高田渡の古巣ベルウッドからのリリース。装丁もいいですね。ベルウッド三部作を思い出してしまう。ちょうど私が中学生の時に所沢のレコード屋で『ごあいさつ』を購入。まだ3枚くらいしかCDを持ってない時代ですから、どれだけ聴いたことか(実は買った瞬間は理解を超えていて、ちょっと後悔したんです、だから悔しくて何回も聴いて…)、今ではどの曲もギターで弾けてしまう。最近になってLPで『ごあいさつ』を買い直したら、はっぴいえんどとの共演曲の鈴木茂のギターがエグくてびっくり。今の再発盤はリマスターされているのかな?少なくとも初めて買ったCDの『ごあいさつ』とは全然違う音だった。
それから三鷹に引っ越しをして、学校から帰ると老舗の焼鳥屋いせやの立ち飲みの一角で自転車に寄っかかって高田渡が寝ている、という現状を目の当たりにして。
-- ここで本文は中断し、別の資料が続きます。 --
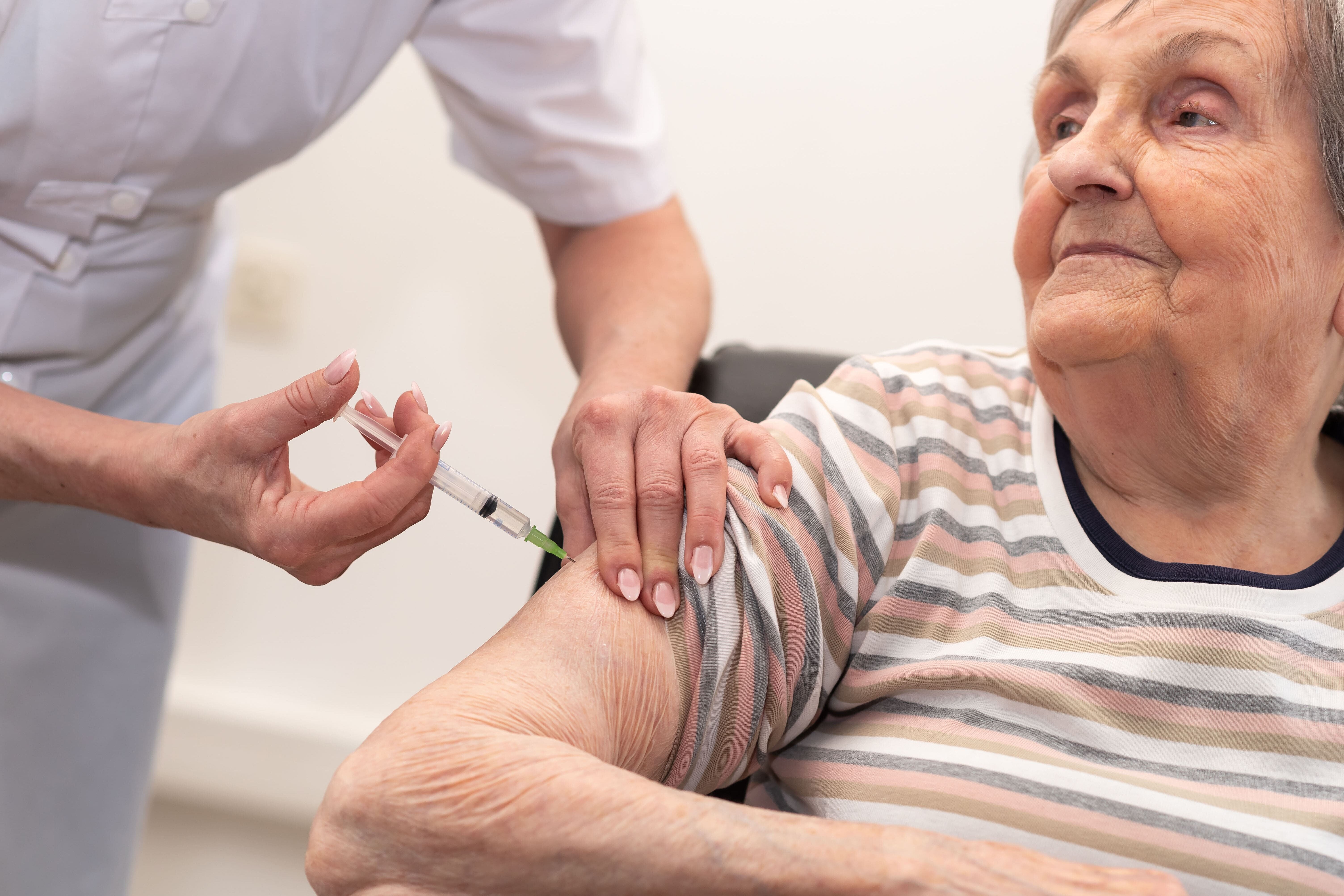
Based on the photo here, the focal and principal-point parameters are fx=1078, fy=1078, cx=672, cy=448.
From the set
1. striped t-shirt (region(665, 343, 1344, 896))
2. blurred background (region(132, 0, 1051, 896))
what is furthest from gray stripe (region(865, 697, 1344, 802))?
blurred background (region(132, 0, 1051, 896))

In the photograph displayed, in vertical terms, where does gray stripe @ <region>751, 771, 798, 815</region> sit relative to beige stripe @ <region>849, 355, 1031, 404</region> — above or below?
below

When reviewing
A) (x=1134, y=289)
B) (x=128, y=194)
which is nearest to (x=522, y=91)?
(x=128, y=194)

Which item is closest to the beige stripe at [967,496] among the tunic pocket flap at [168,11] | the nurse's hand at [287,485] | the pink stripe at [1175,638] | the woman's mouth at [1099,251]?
the pink stripe at [1175,638]

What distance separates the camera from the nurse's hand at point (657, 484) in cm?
83

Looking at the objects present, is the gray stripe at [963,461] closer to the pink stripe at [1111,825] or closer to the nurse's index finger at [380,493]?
the pink stripe at [1111,825]

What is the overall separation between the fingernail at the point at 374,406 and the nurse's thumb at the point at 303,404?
5 cm

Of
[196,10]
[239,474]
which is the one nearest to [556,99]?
[196,10]

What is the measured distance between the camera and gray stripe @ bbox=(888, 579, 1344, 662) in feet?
2.88

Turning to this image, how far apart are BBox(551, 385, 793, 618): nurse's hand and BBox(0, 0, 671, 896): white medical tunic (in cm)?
48

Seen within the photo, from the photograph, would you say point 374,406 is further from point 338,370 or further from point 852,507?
point 852,507

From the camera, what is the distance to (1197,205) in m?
0.86

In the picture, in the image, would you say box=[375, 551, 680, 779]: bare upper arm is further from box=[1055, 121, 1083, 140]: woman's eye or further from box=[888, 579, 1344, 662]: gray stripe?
box=[1055, 121, 1083, 140]: woman's eye

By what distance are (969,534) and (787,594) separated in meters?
0.19

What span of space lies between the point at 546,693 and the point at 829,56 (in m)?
1.49
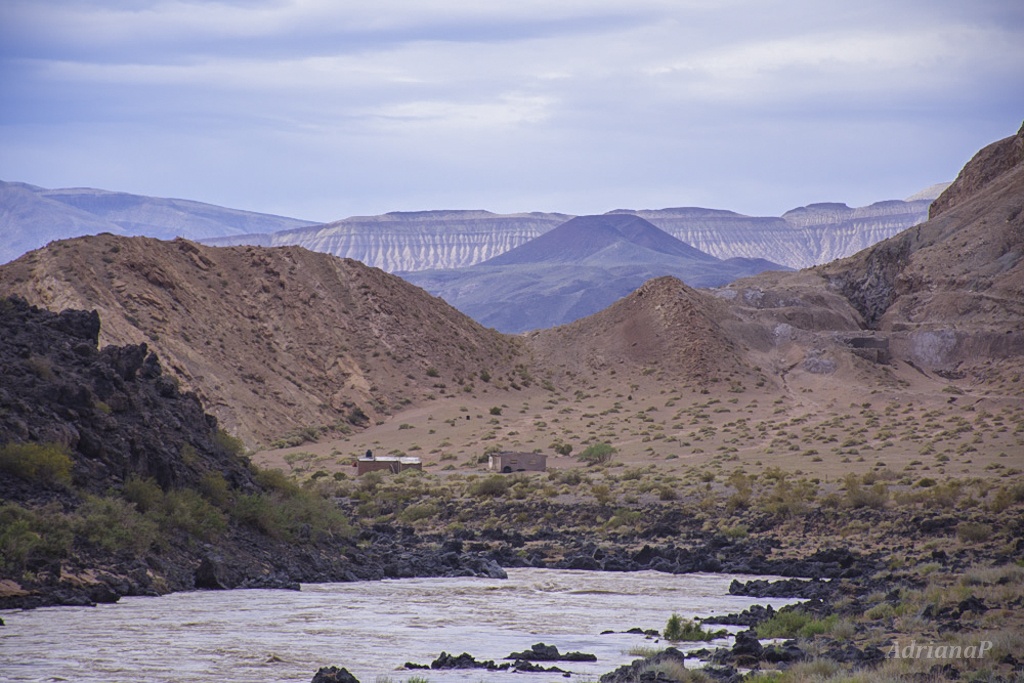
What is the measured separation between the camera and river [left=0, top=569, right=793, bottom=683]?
17844mm

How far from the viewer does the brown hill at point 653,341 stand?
94.6 metres

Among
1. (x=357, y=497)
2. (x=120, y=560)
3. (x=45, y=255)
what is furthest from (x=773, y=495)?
(x=45, y=255)

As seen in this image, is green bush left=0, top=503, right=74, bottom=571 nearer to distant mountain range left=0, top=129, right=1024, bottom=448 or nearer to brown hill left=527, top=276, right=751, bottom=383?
distant mountain range left=0, top=129, right=1024, bottom=448

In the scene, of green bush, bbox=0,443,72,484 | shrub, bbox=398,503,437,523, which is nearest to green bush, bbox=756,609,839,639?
green bush, bbox=0,443,72,484

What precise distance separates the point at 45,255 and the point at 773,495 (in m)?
49.6

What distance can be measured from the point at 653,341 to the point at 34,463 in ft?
248

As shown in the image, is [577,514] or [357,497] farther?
[357,497]

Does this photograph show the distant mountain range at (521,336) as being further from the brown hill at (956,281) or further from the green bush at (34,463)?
the green bush at (34,463)

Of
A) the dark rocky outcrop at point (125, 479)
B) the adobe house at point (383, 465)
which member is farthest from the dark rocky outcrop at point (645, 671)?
the adobe house at point (383, 465)

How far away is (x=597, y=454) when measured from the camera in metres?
64.1

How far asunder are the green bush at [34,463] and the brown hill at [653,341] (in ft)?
227

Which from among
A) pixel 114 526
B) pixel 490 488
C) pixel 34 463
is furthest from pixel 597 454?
pixel 34 463

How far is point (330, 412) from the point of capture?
7875 centimetres

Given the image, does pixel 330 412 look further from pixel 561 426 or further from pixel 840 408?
pixel 840 408
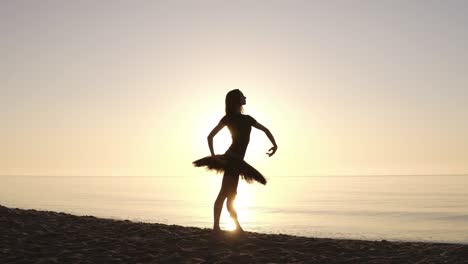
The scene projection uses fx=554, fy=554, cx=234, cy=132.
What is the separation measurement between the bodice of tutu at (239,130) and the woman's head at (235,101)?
128 millimetres

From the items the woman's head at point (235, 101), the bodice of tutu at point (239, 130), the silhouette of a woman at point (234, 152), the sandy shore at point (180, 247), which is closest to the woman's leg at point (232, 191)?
the silhouette of a woman at point (234, 152)

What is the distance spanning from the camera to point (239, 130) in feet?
37.2

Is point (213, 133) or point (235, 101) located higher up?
point (235, 101)

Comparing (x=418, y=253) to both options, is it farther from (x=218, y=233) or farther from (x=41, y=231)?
(x=41, y=231)

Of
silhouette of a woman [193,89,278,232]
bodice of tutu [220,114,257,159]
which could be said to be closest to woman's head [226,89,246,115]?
silhouette of a woman [193,89,278,232]

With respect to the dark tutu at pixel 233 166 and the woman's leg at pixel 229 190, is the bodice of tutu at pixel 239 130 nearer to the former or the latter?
the dark tutu at pixel 233 166

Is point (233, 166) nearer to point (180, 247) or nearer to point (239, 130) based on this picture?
point (239, 130)

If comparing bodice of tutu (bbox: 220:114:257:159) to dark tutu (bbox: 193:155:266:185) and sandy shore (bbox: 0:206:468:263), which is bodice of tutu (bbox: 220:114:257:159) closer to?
dark tutu (bbox: 193:155:266:185)

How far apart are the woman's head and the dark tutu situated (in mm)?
979

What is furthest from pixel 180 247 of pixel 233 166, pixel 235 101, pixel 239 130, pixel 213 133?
pixel 235 101

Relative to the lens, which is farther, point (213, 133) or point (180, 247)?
point (213, 133)

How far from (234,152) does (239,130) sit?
1.54 ft

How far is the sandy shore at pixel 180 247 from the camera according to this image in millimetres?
9453

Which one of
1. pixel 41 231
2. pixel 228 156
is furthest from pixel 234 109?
pixel 41 231
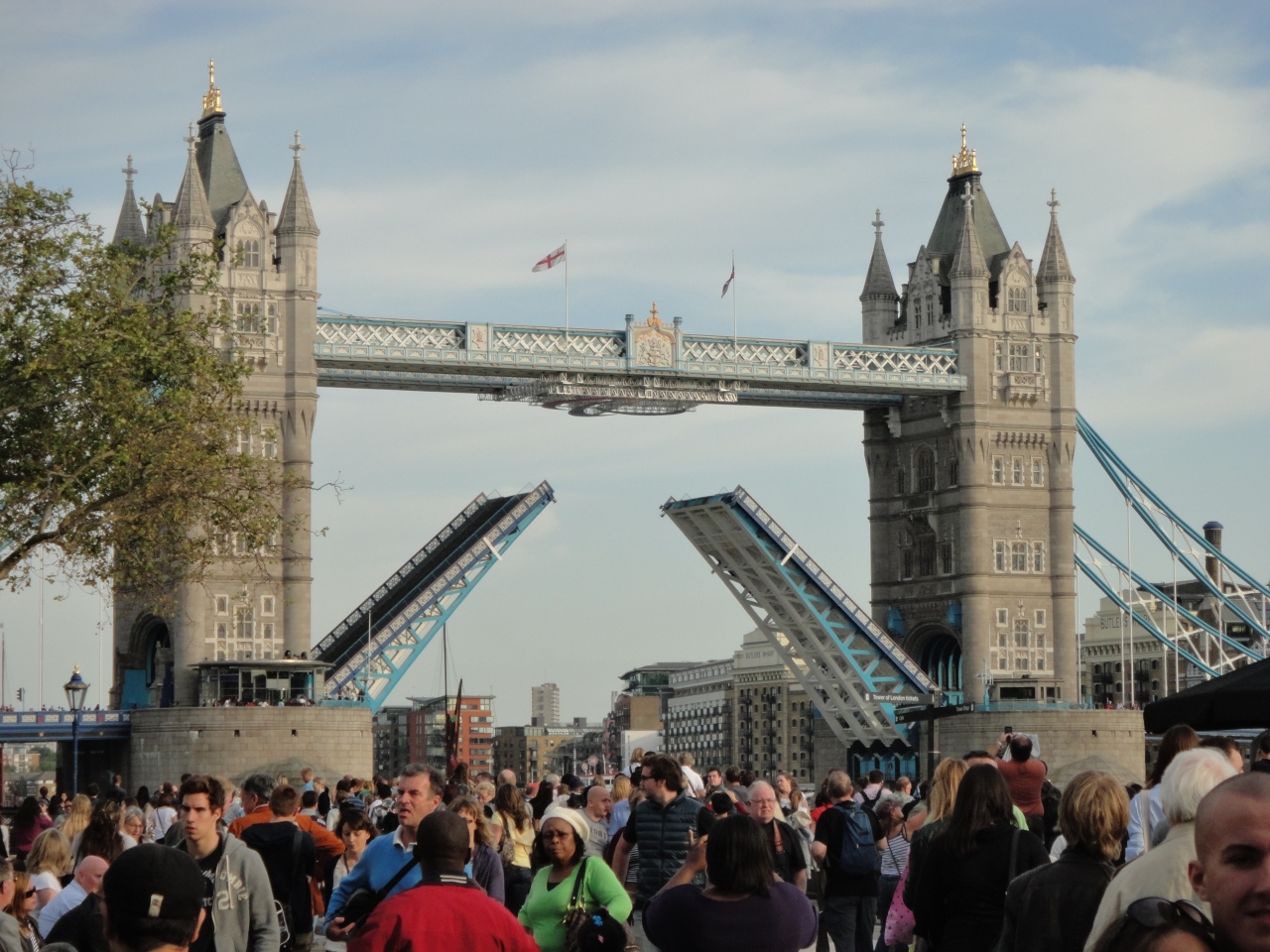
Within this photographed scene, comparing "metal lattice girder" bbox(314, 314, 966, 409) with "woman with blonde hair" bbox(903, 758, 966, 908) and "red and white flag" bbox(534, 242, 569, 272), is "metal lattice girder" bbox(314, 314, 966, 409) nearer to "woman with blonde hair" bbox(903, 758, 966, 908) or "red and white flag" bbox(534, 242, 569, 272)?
"red and white flag" bbox(534, 242, 569, 272)

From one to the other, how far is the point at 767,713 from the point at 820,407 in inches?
3188

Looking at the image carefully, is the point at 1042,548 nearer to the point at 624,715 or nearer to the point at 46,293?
the point at 46,293

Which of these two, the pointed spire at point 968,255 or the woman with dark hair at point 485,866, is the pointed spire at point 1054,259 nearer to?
the pointed spire at point 968,255

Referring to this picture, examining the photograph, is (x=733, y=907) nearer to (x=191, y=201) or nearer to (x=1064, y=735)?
(x=191, y=201)

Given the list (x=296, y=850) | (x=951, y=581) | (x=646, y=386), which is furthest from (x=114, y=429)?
(x=951, y=581)

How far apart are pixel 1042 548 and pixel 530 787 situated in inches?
1314

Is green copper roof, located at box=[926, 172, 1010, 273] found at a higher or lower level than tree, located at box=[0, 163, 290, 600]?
higher

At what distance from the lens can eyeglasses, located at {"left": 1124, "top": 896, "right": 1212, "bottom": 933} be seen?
12.3 feet

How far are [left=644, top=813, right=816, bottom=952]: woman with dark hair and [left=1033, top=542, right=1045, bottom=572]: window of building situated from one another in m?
54.0

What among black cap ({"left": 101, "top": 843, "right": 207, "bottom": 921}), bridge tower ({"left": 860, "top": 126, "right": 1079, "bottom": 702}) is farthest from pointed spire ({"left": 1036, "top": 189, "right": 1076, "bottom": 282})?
black cap ({"left": 101, "top": 843, "right": 207, "bottom": 921})

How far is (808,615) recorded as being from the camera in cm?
5606

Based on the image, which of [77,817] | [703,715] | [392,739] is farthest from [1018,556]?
[392,739]

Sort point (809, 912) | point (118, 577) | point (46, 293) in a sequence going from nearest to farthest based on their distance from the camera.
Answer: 1. point (809, 912)
2. point (46, 293)
3. point (118, 577)

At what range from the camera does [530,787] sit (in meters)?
29.7
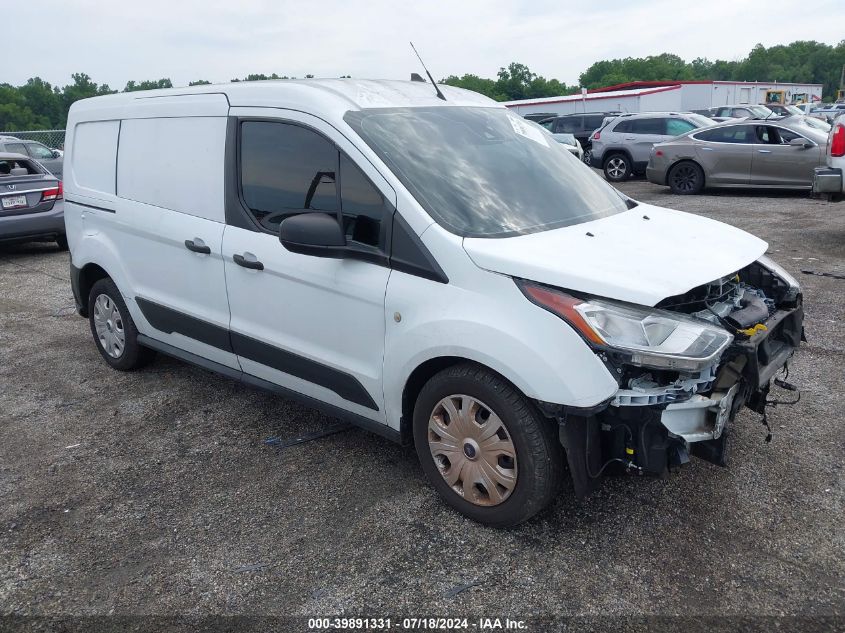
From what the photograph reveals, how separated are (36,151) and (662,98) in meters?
34.4

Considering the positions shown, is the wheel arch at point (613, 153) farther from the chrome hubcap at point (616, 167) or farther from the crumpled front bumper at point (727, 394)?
the crumpled front bumper at point (727, 394)

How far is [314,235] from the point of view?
330cm

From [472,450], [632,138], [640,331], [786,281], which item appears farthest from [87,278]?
[632,138]

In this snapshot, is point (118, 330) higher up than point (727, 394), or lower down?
lower down

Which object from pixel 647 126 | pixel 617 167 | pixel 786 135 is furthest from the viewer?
pixel 617 167

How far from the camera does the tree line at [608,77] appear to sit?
256 feet

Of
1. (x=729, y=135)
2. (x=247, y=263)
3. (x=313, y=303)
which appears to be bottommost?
(x=313, y=303)

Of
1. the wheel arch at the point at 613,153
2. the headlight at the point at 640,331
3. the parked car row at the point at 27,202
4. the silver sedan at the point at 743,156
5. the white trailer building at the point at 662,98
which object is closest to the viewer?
the headlight at the point at 640,331

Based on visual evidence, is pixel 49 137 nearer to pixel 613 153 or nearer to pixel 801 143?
pixel 613 153

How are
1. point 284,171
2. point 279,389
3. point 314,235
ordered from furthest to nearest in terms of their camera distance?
point 279,389, point 284,171, point 314,235

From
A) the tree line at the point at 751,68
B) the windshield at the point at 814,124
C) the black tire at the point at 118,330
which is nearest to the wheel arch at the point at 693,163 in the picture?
the windshield at the point at 814,124

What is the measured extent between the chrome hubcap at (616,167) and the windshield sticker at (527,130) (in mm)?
14395

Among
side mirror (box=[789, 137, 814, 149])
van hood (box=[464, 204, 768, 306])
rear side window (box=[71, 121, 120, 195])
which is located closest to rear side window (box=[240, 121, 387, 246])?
van hood (box=[464, 204, 768, 306])

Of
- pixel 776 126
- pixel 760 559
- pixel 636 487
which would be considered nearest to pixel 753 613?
pixel 760 559
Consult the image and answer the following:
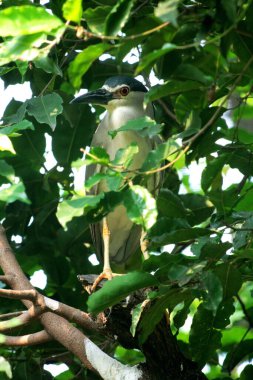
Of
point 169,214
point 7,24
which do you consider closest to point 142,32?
point 7,24

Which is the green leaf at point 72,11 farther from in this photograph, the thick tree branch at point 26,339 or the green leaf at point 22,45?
the thick tree branch at point 26,339

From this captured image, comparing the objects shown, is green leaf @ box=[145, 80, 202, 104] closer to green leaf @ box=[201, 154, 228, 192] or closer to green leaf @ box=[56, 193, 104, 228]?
green leaf @ box=[56, 193, 104, 228]

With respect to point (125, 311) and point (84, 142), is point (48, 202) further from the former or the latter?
point (125, 311)

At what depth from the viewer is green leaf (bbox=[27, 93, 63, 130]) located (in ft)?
8.83

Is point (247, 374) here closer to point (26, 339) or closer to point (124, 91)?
point (26, 339)

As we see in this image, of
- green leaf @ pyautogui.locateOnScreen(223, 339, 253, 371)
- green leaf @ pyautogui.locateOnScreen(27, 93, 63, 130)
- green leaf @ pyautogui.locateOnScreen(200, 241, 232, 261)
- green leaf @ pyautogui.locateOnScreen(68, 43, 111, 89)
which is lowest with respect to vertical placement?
green leaf @ pyautogui.locateOnScreen(223, 339, 253, 371)

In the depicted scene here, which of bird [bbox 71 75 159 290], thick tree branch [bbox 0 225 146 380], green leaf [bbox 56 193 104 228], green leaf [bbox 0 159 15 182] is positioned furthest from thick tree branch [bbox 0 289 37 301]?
bird [bbox 71 75 159 290]

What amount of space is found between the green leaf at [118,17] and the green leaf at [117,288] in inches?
28.0

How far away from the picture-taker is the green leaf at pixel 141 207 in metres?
1.94

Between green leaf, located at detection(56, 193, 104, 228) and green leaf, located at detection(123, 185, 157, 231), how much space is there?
7 cm

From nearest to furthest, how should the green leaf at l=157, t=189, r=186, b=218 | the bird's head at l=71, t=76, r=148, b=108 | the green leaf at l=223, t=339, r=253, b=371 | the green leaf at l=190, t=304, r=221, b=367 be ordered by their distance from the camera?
the green leaf at l=157, t=189, r=186, b=218 → the green leaf at l=190, t=304, r=221, b=367 → the green leaf at l=223, t=339, r=253, b=371 → the bird's head at l=71, t=76, r=148, b=108

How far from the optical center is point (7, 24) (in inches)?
71.6

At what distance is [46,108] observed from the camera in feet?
8.88

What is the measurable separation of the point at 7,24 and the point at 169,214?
3.20 feet
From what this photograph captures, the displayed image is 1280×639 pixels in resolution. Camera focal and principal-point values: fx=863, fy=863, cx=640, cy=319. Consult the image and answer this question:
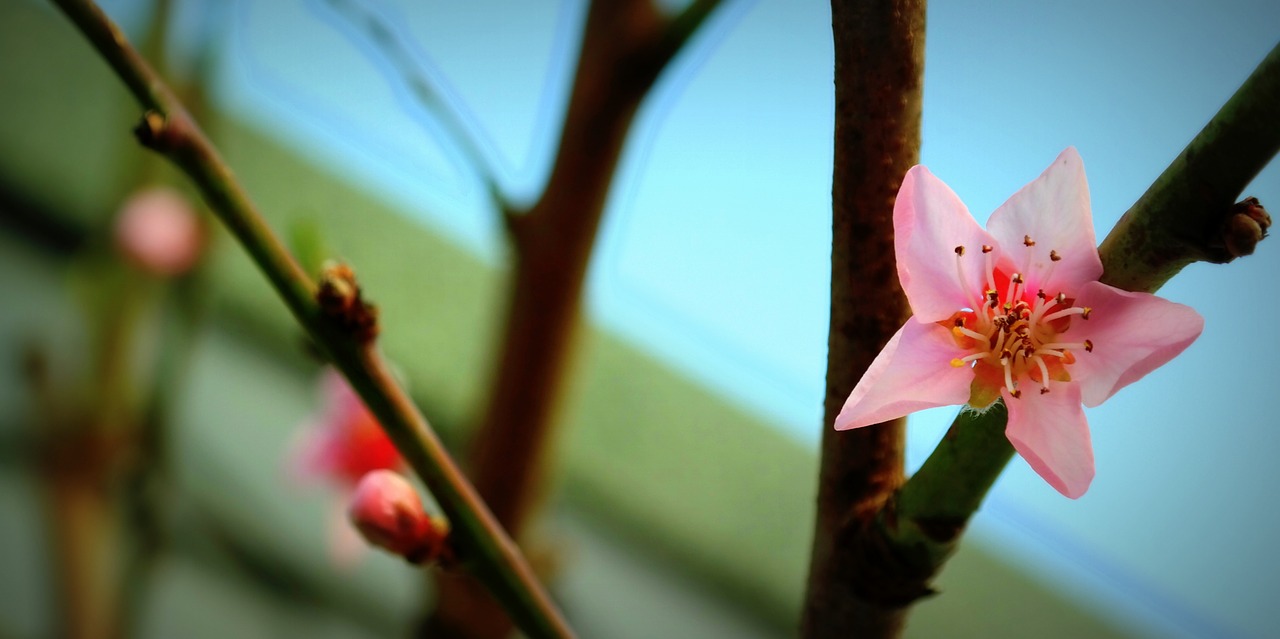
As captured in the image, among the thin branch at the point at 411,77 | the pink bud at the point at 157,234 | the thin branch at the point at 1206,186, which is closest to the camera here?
the thin branch at the point at 1206,186

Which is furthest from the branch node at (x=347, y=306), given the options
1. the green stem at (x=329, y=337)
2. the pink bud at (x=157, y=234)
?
the pink bud at (x=157, y=234)

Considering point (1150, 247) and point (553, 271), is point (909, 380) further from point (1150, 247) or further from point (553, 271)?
point (553, 271)

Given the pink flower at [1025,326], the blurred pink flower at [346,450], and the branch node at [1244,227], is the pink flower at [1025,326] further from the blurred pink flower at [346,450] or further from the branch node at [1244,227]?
the blurred pink flower at [346,450]

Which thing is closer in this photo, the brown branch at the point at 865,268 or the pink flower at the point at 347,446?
the brown branch at the point at 865,268

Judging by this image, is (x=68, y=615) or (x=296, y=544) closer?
(x=68, y=615)

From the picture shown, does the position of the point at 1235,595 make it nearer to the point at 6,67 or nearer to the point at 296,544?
the point at 296,544

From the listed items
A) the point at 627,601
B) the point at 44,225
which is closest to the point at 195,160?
the point at 627,601

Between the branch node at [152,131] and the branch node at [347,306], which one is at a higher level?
the branch node at [152,131]

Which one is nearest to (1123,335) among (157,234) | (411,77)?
(411,77)

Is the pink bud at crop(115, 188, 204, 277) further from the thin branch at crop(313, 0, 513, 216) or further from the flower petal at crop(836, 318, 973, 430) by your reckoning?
the flower petal at crop(836, 318, 973, 430)
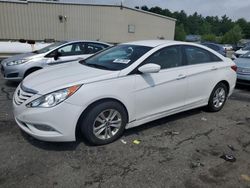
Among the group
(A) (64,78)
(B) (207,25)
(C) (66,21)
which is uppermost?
(B) (207,25)

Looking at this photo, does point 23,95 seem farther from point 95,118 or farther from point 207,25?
point 207,25

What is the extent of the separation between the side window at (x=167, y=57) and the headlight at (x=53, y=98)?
1351mm

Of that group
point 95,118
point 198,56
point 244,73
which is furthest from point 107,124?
point 244,73

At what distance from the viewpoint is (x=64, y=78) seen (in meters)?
3.52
それはそれで衝撃を受けたものです。漣氏もライナーで葬式での「高田渡を神格化しないで欲しい。酔って昼頃にろれつの回らないまま意味不明な電話をかけてくる、そんな高田渡であった事を忘れないで下さい。」という言葉を引用しているけれど…ご家族は大変だったと思います。
まあそうは言え、漣氏が音楽で父の音楽と向き合っていることにじんと来るものがある。シンプルながらもモダンな味付けで趣向を凝らした多彩なアレンジの15曲。漣氏の声はどんな声なんだろう、と思ったけれど、とても木訥としていて、穏やかで、とても良い。飲んだくれの声ではないけれど、そんな誠実さが彼らしいような。大好きな”仕事さがし”が1曲目なのも嬉しいし、アナログテープに録音するというマニアックなレコーディング手法も良い。やっぱりフォークはクリックなんか使っちゃいけませんね。生のヒューマン・ビートで録らないと。細野晴臣のバンドの伊賀航と伊藤大地と共演した”自転車に乗って”も最高で。はっぴいえんど の曲を細野さんと現在演っている彼らと、かつての はっぴいえんど と高田渡の共演曲を演る。これほどオリジナルに敬意を表したカバーはないんじゃないかな。”ろっかばいまいべいびい”に感化されたというイントロの”ホントはみんな”も収録。”コーヒーブルース”には京都イノダに初めて行った時の感激を思い出す。高田渡の残した楽器がこうしてまた奏でられていることにも深い感動を覚える。
吉祥寺の街も高田渡が亡くなってから、だいぶん変わりました。いせやをはじめ。古いオーナーの中には、渡さんがいる限りは守り続けようとしていた吉祥寺があったと聞いている。そんな吉祥寺も今はない。なぜか心のざわつく休日だけれど、やっとしっくり来る音楽に出会えました。